** Requisitos da tarefa **
Transcreva literalmente, do artigo sobre mergulho nas Flores apresentado abaixo, o trecho que começa em "Um cherne, apanhado" e vai até "depois post mais.", incluindo essas palavras.

** Artigo **
################

# ÁREA DE LAZER > Mergulho >  Flores 2008(Fajã Grande)

## Miguel L. Jeronimo

Boas, a todos.

Estive duas semanas, na Fajã Grande(Flores-Açores) onde realizei varios mergulhos, em apneia e muita pesca de barco tb.

Ficam aqui umas fotos:

Balistes carolinensis(peixe Porco)


Sphoeroides marmoratus


Taeniura grabata(ratao) este devia ter mais de dois metros de largura, a chave de bocas, tem cerca 40 cm



Mullus surmuletus e Bothus podas maderensis


Taeniura grabata(Agua-viva)



Seguem-se umas fotos das pescarias:
Balistes carolinensis(Peixe Porco), Serranus atricauda(Garoupa) e Sphyraena viridensis(Bicuda ou Barracuda)


Sphyraena viridensis(Bicuda ou Barracuda) apanhada a zagaia


Um cherne, apanhado perto dos 600m de profundidade


Prionace glauca(Tintureira ou Tubarao azul), foi pescado perto dos 150m, quando a iscada para os chernes, ia a descer



Ainda tenho uns videos e umas fotos, para editar, depois post mais.

----------


## Pedro Nuno Ferreira

:Olá: Viva
Imagens interessantes e detalhadas, ficamos a aguardar pelos vídeos que se tiverem até 7MB eu posso tos carregar cá no fórum na tua galeria pessoal, para o que terás de mos enviar por correio electrónico, se for caso, contacta-me por mp. Caso sejam de tamanho superior, os vídeos terão de ser carregados no YouTube, por exemplo após o que colocas cá o elo.
Relativamente aos animais pescados, foram doados a uma instituição de beneficência local para servirem de alimento aos utentes da mesma :SbQuestion2: , foram posteriormente preparados para uma refeição vossa, e seriam vários pescadores a julgar pelo numero de recolhas visíveis nas imagens :SbQuestion2: , qual foi o destino da pesca :SbQuestion2: 

Atenciosamente :SbOk3: 
Pedro Nuno

----------


## Anthony Rosado Neto

Boas Miguel
Apesar de nao ser apreciador de peixe, esses devem de dar uma boa calderada, boa pesca.

################

** Material fornecido **
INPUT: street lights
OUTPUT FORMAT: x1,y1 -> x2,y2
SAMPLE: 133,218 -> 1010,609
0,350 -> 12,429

################

** Solução da tarefa **
Um cherne, apanhado perto dos 600m de profundidade


Prionace glauca(Tintureira ou Tubarao azul), foi pescado perto dos 150m, quando a iscada para os chernes, ia a descer



Ainda tenho uns videos e umas fotos, para editar, depois post mais.